Pull out every line in the run of records below that contains the word "water", and copy each one. Case counts.
-- INFORMATION SHOWN start --
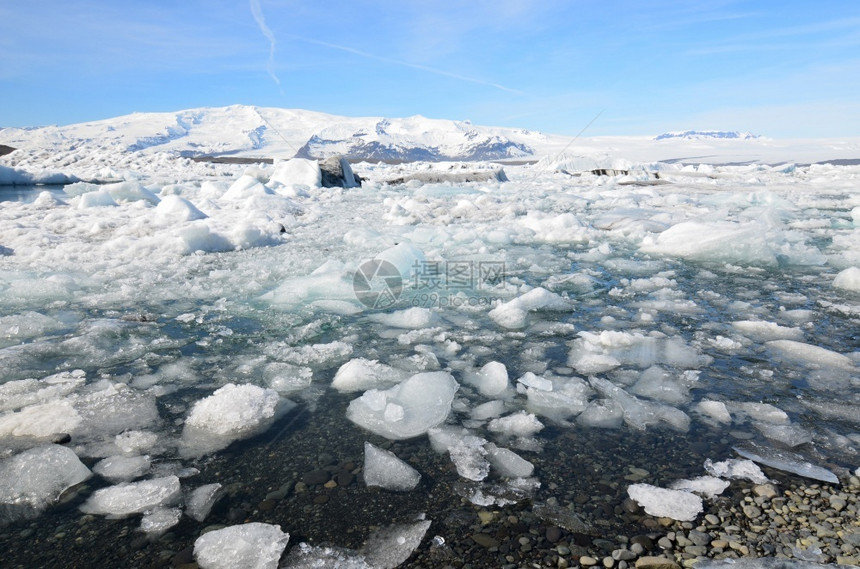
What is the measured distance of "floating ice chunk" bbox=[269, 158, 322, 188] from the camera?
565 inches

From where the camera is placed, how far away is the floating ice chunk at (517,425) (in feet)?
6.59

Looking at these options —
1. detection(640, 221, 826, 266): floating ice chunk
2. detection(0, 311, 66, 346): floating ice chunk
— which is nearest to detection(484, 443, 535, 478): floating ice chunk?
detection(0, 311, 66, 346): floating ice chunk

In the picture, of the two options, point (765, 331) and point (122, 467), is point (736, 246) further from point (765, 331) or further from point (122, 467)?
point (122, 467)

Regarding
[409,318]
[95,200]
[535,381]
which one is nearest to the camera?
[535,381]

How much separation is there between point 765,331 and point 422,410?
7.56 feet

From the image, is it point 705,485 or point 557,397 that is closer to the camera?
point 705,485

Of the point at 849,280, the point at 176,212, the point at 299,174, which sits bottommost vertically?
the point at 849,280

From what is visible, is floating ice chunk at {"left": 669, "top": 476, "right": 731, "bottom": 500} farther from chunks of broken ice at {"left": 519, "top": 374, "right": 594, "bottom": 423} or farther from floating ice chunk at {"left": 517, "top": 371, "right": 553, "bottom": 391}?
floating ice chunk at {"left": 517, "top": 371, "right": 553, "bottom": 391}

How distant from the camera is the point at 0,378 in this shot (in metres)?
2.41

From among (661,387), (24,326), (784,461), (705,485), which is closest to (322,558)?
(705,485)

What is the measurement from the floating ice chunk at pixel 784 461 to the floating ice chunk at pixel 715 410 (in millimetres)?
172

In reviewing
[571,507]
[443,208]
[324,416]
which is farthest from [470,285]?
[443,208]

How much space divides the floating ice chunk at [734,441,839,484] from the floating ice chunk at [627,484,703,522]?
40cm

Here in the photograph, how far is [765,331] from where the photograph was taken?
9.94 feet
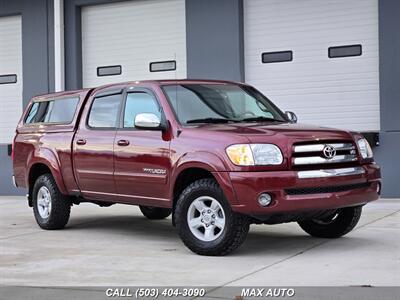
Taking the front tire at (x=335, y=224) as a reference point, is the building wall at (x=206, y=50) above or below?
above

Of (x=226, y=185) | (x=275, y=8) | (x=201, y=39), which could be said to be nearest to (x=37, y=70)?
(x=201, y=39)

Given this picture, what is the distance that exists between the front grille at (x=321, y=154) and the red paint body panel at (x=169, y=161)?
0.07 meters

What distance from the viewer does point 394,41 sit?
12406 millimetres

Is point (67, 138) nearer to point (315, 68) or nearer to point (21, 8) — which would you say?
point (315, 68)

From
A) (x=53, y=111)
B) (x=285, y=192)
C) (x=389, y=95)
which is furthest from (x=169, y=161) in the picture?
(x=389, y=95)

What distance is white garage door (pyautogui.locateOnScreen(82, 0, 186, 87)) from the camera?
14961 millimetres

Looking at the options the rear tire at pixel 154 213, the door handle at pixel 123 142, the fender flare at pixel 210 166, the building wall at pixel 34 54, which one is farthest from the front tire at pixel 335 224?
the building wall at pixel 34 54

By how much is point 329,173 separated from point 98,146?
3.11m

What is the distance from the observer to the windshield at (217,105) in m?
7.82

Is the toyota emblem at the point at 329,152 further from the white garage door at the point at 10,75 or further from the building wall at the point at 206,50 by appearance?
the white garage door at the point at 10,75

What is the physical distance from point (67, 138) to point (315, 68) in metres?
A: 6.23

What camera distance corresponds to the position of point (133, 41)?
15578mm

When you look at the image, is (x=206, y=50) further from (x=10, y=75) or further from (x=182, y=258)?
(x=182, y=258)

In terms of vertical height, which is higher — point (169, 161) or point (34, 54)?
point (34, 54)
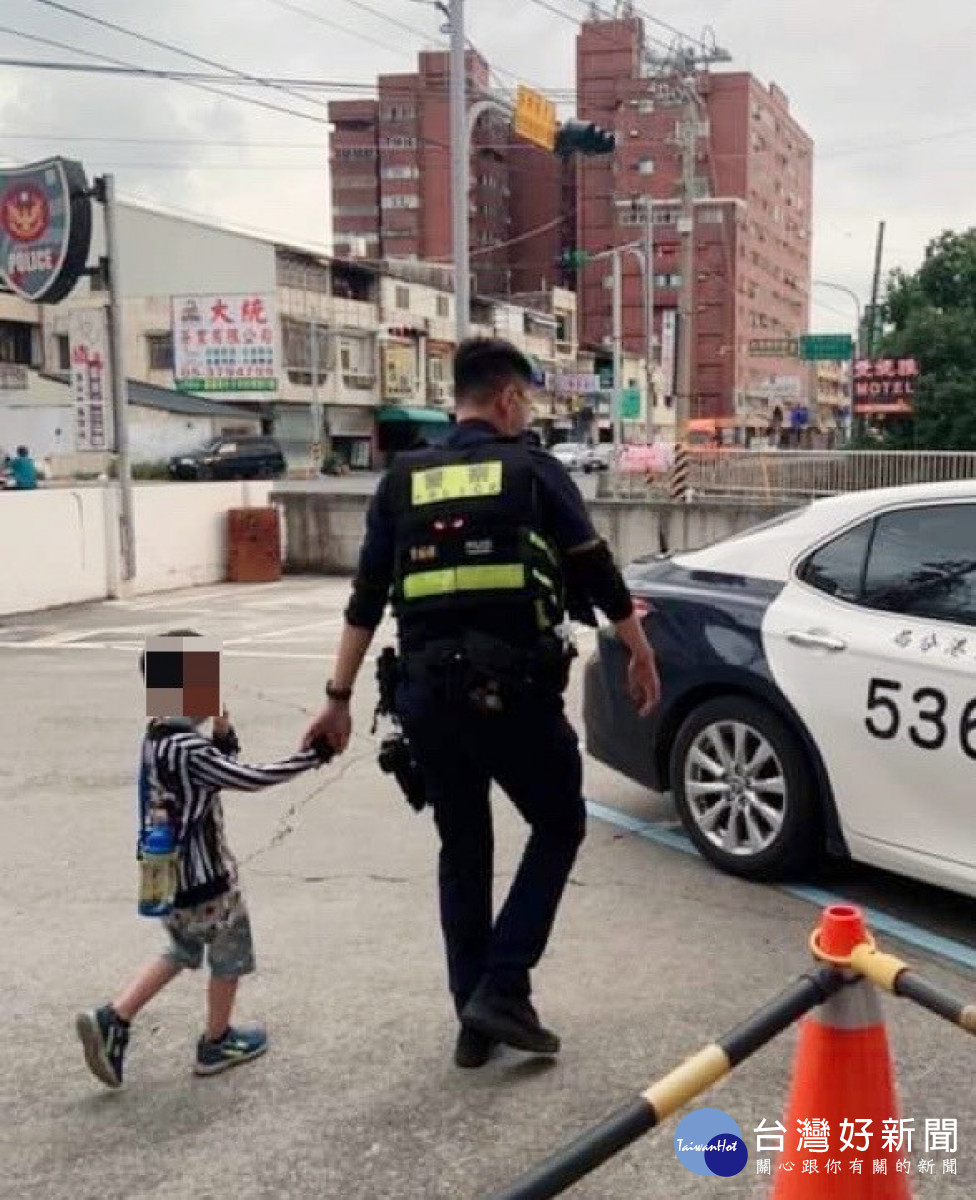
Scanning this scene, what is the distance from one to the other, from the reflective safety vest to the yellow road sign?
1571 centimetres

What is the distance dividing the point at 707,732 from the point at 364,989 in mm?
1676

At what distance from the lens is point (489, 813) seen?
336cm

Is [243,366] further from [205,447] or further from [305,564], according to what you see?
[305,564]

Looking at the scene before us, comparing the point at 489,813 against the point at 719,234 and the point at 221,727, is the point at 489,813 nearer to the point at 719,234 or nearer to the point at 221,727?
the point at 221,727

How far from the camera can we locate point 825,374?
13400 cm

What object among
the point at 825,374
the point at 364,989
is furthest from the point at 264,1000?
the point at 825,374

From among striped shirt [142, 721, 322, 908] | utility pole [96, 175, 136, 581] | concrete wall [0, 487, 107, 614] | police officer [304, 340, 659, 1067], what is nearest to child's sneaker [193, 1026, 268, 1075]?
-- INFORMATION SHOWN end --
-- INFORMATION SHOWN start --
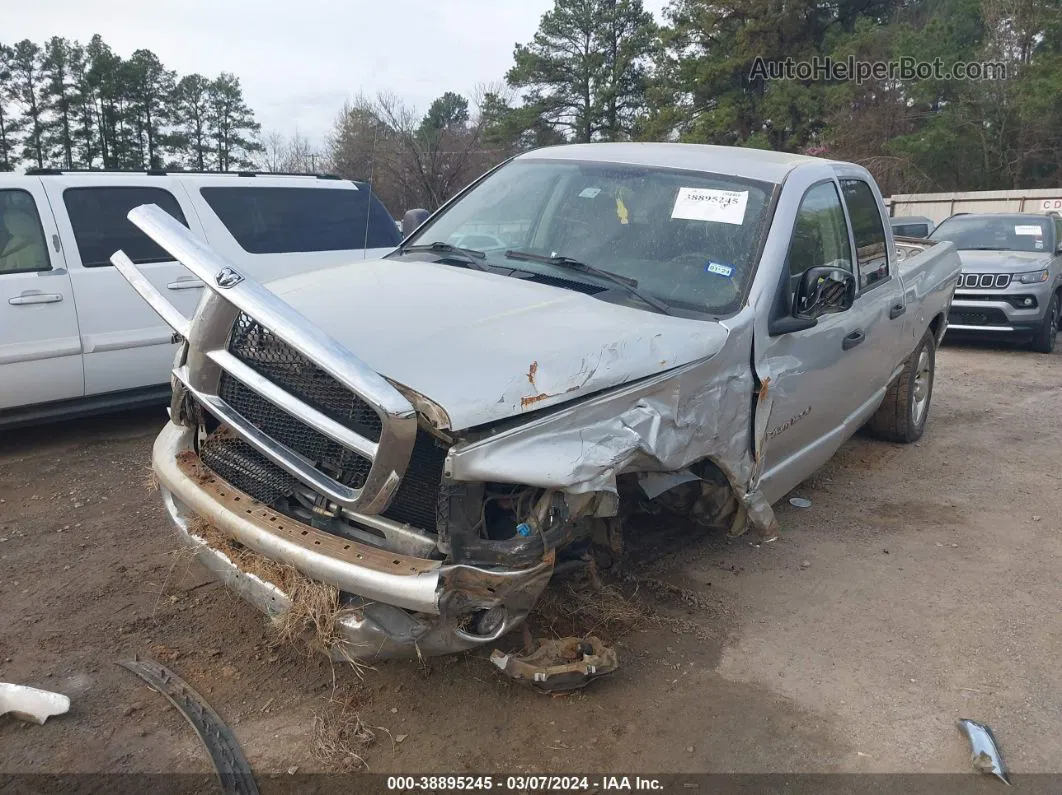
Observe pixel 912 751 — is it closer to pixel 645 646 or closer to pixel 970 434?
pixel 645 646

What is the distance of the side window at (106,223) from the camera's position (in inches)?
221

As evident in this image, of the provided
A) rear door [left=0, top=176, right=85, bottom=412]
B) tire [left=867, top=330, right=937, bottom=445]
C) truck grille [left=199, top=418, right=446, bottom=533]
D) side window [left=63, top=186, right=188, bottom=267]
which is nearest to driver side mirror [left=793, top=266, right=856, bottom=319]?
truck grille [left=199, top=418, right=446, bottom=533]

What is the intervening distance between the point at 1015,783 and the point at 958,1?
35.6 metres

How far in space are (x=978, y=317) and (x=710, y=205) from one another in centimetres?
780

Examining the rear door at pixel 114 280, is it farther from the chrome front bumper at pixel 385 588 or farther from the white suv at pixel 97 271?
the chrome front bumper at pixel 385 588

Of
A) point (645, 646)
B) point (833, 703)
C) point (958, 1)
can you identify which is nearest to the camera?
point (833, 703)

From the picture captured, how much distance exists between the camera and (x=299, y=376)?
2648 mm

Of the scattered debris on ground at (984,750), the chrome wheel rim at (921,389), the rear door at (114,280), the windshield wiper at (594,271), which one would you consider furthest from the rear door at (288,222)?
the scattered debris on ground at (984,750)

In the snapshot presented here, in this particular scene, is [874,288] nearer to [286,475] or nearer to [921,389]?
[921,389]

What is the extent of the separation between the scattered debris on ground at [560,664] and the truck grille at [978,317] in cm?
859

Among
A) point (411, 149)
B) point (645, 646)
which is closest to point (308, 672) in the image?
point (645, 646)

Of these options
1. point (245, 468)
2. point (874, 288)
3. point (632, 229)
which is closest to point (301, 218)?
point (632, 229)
-- INFORMATION SHOWN end --
-- INFORMATION SHOWN start --
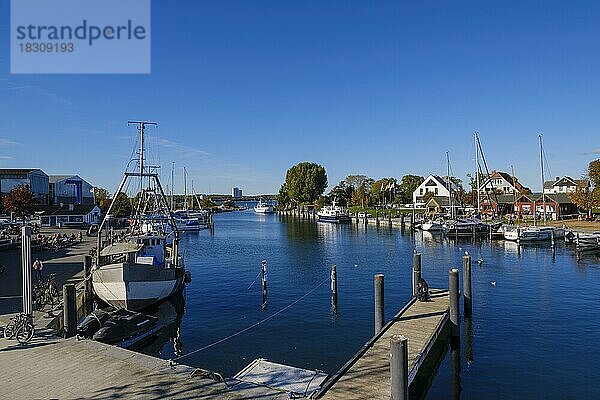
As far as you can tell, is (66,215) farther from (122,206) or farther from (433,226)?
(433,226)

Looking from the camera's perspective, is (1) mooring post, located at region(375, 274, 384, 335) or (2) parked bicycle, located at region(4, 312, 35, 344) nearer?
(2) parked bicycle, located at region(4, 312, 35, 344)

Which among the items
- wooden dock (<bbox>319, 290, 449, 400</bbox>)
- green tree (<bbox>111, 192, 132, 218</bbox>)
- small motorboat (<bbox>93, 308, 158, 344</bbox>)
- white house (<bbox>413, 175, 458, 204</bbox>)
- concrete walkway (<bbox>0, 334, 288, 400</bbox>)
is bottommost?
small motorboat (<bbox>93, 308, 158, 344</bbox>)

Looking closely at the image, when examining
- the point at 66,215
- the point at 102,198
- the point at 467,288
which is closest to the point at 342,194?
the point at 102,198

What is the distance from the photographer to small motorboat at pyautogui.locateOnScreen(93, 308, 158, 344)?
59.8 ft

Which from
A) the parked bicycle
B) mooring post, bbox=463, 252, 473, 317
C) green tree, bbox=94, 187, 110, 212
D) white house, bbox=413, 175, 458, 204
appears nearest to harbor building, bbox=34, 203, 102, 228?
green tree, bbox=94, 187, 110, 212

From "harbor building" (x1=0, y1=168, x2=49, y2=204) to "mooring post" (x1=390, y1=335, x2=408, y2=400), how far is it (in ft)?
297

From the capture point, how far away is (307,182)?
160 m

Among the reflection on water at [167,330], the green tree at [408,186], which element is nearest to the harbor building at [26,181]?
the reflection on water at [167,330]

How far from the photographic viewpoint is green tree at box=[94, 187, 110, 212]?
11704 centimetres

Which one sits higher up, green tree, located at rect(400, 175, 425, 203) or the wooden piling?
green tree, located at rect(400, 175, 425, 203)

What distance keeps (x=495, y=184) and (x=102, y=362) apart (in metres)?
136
-- INFORMATION SHOWN end --
→ TASK RESULT
Among the reflection on water at [167,330], the green tree at [408,186], which element is nearest to the harbor building at [26,181]?
the reflection on water at [167,330]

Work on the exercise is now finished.